Jacques-Édouard Alexis : Se dédouaner par l’amnésie
16/07/2014 12:19
L’ancien Premier ministre et dirigeant politique Jacques-Édouard Alexis cherche à se frayer un nouveau chemin sur la scène politique à l’approche des prochaines élections. Ce qui serait légitime. Mais choisir l’amnésie pour arme de combat, ça devient marrant. Nous sommes au temps des médias libres et dynamiques des nouvelles technologies où les archives sont à portée de souris. Où la dynamique 2.0 permet à chaque citoyen de choisir ses nouvelles et de réagir à dessein. Chacun va devoir affronter son histoire récente et à chaque fois. En s’en prenant au Premier ministre Lamothe et au président Martelly aux Gonaïves pour se positionner en alternative, l’ancien Premier ministre est en effet revenu sous les projecteurs ce week-end pour simplement provoquer la colère des lecteurs. Même celui qui serait un tantinet critique envers Martelly-Lamothe n’en revient pas.
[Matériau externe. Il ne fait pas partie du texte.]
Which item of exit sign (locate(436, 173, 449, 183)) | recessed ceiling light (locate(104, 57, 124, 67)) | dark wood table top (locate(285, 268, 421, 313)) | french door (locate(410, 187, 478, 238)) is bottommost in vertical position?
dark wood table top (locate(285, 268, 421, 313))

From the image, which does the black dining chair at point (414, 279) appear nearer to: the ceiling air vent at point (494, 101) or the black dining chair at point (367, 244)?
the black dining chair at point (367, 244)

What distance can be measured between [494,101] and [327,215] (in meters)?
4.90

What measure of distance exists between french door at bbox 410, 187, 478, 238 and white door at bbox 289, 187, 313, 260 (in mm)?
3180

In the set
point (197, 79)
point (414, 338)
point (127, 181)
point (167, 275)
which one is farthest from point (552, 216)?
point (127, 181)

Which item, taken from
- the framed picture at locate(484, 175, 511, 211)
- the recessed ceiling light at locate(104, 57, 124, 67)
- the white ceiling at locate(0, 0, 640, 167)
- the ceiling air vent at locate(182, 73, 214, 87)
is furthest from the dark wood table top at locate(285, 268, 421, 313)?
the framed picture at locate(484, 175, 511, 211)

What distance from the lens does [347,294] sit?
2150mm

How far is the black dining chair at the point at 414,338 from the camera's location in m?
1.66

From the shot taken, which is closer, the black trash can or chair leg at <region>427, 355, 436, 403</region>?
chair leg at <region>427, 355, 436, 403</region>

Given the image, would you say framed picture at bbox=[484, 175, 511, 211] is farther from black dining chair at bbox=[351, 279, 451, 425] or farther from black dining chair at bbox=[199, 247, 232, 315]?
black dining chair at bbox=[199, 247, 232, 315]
Jacques Édouard Alexis ? Encore lui ? En effet, le seul Premier ministre, ( avec Michelle D. Pierre-Louis), à avoir été démis de ses fonctions après interpellation pour son incapacité à faire face aux problèmes de base du pays a commis l’erreur de nombre de politiciens haïtiens d’après 86 , en sous- estimant la dimension des évènements et l’importance du parcours de chaque acteur aux yeux de la majorité silencieuse. Ainsi, il devient urgent d’énumérer les derniers souvenirs de celui qui était dans les coulisses de décisions dès le début des années 80 et avec un règne continu de 1991 à 2008 comme maitre à penser d’un système générateur de mal développement. Nous n’irons pas jusqu’au temps de la peste porcine.
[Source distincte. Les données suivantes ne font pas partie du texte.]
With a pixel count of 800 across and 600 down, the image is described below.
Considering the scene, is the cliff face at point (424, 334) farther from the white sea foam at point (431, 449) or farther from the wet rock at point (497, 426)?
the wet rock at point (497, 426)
Quoique c’est quand même son péché capital que le peuple haïtien ne peut pardonner à cet ancien fonctionnaire de Damien. Il a fait couler encore de l’encre à l’Université d’État ou à l’Éducation nationale et a été chassé à maintes reprises par de violentes manifestations d’étudiants nationalistes. Celui qui a liquidé dans des termes choquants les entreprises publiques dans une réforme «made in FMI» et qui a suscité le plus de colères chez les antinéolibéraux et les jeunes de son temps se veut aujourd’hui nationaliste. A faire rire les cochons créoles. Alexis allait rentrer dans l’oubli, par la petite porte, lors du choix de Préval et de INITE du jeune Jude Célestin. Pour Préval, il était temps d’enterrer cet ami embarrassant et ambitieux, poussé vers la démesure par une épouse obsédée par le Palais national. INITE n’avait aucune chance de gagner avec un fonctionnaire entaché de tant de malédictions et aussi inefficace qu’Alexis. Aujourd’hui, Alexis, qui a passé plus de temps comme Premier ministre, ministre de l’Éducation et conseiller spécial des présidents Préval et Aristide, donc le symbole de la débâcle de l’ancien régime, veut se refaire une santé régionale et choisit pour cible le chef du gouvernement d’efficacité et d’ouverture, Laurent Lamothe.
Wrong number.
Alexis a pu manigancer son jeu pour récupérer la Primature au retour de Préval et façonné lui même l’échec de ce régime populaire en étant incapable de donner des résultats concrets malgré les faramineux fonds dépensés. Pour comble, le pays entier s’était levé en mars 2008 pour demander son départ de la Primature et son arrestation pour gabegie. Cela a abouti aux fameuses émeutes de la faim qui nous ont mis encore plus à mal dans la presse mondiale. Ce qui a le plus dégoûté le président Préval au lendemain de cette catastrophe, c’est l’annonce de manière légère du déblocage de nouveaux fonds par Alexis : 400 millions de gourdes du Trésor public, selon Le Nouvelliste de l’époque, pour la mise en place de restaurants, des travaux d’assainissement (curage de canaux) et la création de petits emplois. Nada. En fait, cet argent est distribué dans les bidonvilles à travers les fameuses bases pour mater, en vain, le soulèvement populaire. Jacques-Édouard Alexis a par ailleurs annoncé la réalisation d’autres programmes pour réduire le coût de la vie avec 90 millions de gourdes dans la production agricole.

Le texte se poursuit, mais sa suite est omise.